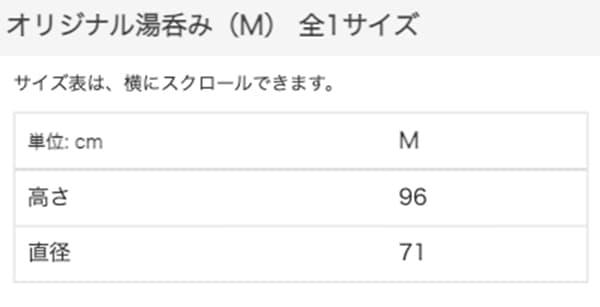 湯呑み(M)のサイズ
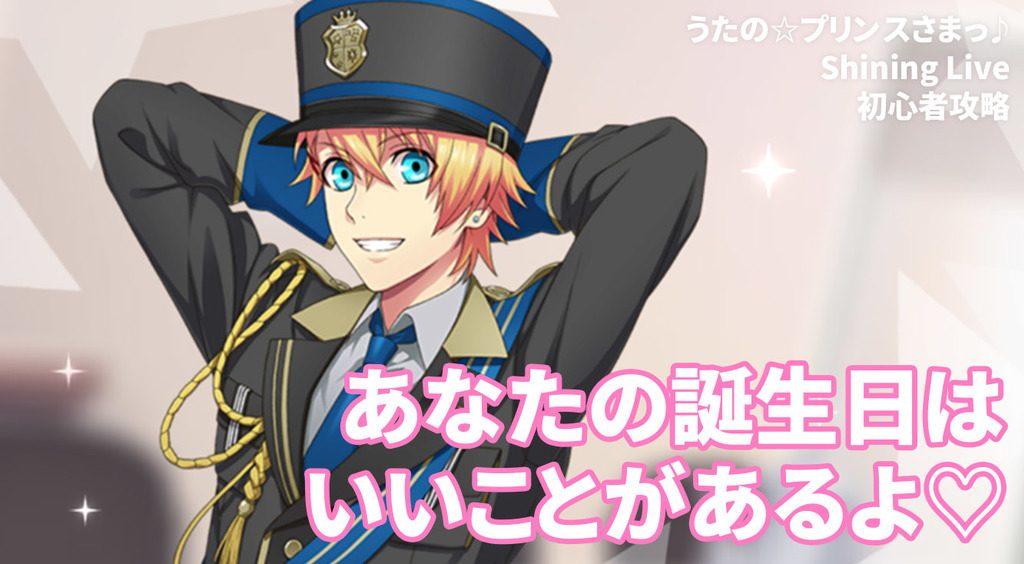 【シャニライ】あなたのお誕生日にはいいことがあるよ♡【うたの☆プリンスさまっ♪】
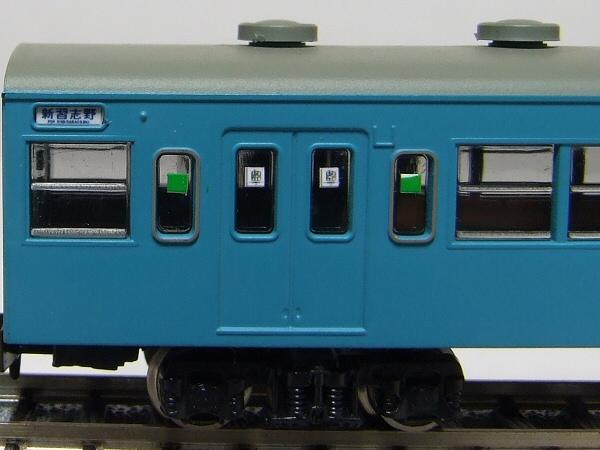 103系京葉線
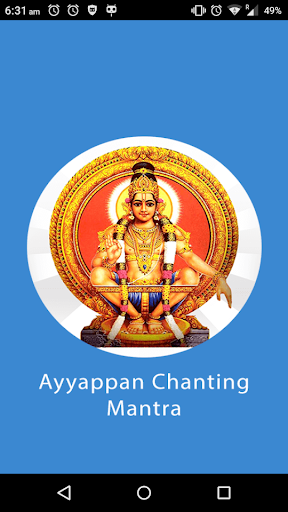 Ayyappan Chanting Mantra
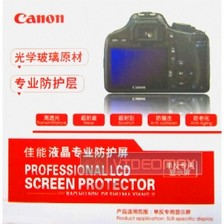 Canon Professional LCD Screen Protector for Canon EOS 7D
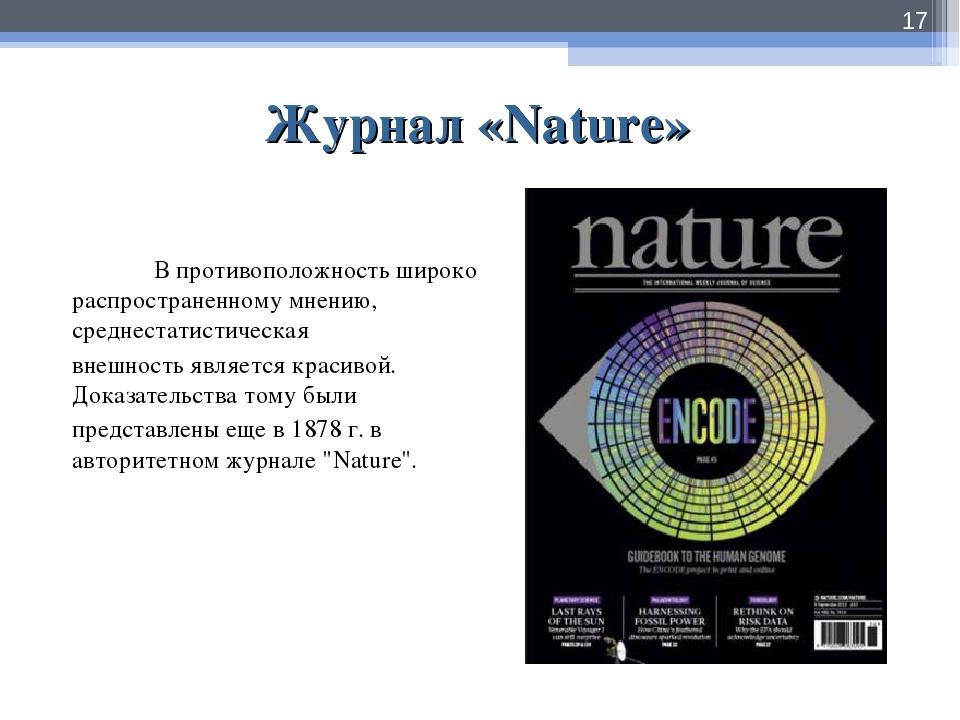 Журнал «Nature» В противоположность широко распространенному мнению, среднест...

ASSIGNED TASK: All that is needed is the data above, repeated exactly, without the pictures.

RESULT:
 湯呑み(M)のサイズ
 【シャニライ】あなたのお誕生日にはいいことがあるよ♡【うたの☆プリンスさまっ♪】
 103系京葉線
 Ayyappan Chanting Mantra
 Canon Professional LCD Screen Protector for Canon EOS 7D
 Журнал «Nature» В противоположность широко распространенному мнению, среднест...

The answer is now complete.